Motorola nabs $40m contract with WA Govt
- 06 December, 2011 09:28
Motorola has won a $40 million contract with the Western Australian Government for the build and maintenance of a new state-wide shared emergency services radio network.
The five-year contract will be funded under the state government’s Royalties for Regions program and will enable communication between the Western Australian Police (WAPOL), Department of Corrective Services (DCS) and the Fire and Emergency Services Authority (FESA) across a single integrated network.
Motorola will provide new two-way radios across the three agencies, upgrade the existing Police Metropolitan Radio Network central core, and extend the digital encrypted system technology across more than 200 radio sites state-wide.

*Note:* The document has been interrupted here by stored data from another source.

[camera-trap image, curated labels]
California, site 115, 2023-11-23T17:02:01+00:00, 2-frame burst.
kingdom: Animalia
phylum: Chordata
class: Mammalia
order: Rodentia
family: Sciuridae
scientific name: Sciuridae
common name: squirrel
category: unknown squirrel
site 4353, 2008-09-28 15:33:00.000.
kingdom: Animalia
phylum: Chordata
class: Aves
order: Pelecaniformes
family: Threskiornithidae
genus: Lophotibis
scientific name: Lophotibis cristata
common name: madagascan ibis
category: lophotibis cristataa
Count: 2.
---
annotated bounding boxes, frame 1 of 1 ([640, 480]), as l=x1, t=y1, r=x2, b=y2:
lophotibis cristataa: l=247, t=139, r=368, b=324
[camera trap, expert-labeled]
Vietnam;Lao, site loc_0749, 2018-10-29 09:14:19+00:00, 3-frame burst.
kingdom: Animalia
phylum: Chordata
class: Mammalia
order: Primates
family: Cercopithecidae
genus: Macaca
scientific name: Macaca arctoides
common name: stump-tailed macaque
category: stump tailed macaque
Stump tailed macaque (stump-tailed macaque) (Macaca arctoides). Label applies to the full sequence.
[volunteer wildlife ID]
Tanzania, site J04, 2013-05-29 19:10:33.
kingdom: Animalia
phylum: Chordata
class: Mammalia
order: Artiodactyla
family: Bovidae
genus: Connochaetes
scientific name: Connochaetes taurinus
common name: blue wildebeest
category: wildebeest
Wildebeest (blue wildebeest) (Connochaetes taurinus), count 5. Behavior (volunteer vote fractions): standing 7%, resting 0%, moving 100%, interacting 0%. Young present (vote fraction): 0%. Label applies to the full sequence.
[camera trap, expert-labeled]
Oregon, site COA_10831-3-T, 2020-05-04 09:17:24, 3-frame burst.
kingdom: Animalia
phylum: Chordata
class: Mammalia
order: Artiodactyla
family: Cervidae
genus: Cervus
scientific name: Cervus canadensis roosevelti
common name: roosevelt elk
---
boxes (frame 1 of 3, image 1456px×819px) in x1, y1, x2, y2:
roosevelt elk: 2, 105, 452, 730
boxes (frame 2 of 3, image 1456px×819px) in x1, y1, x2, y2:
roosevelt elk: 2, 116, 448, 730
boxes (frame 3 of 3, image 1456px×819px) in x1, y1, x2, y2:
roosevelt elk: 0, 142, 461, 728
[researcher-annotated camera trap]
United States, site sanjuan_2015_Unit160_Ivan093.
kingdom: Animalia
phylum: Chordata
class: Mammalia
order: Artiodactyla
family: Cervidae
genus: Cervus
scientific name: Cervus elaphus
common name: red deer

The project will kick off in early 2012 and will provide about 3,250 two-way radio subscribers, deploy 20 simulcast trunking sites and 180 P25 conventional sites, as well as upgrade the existing network’s central core to the latest 7.X release.
The new network will cover an area of 20,000 square kilometres in both metropolitan areas in Perth as well as an additional 25,000 square kilometres throughout regional areas including the Pilbara, Mid-West, Goldfields-Esperance and South West regions of Western Australia. Once completed, the network will be valued in the order of $120 million
WAPOL deputy commissioner, Chris Dawson, said the network was in line with a commitment to equip officers with the most resilient and advanced communication system possible.
“It’s particularly significant as it will enable police, fire and corrective service officers to communicate seamlessly across a single network for the first time, helping them enhance the safety of every person in Western Australia,” Dawson said in a statement.
“The Motorola Solutions network not only provides a solid technology platform for the future, but will also boast the largest geographic footprint in Australia – a significant win for our rural and regional communities, who do not have the appropriate communication tools at present.”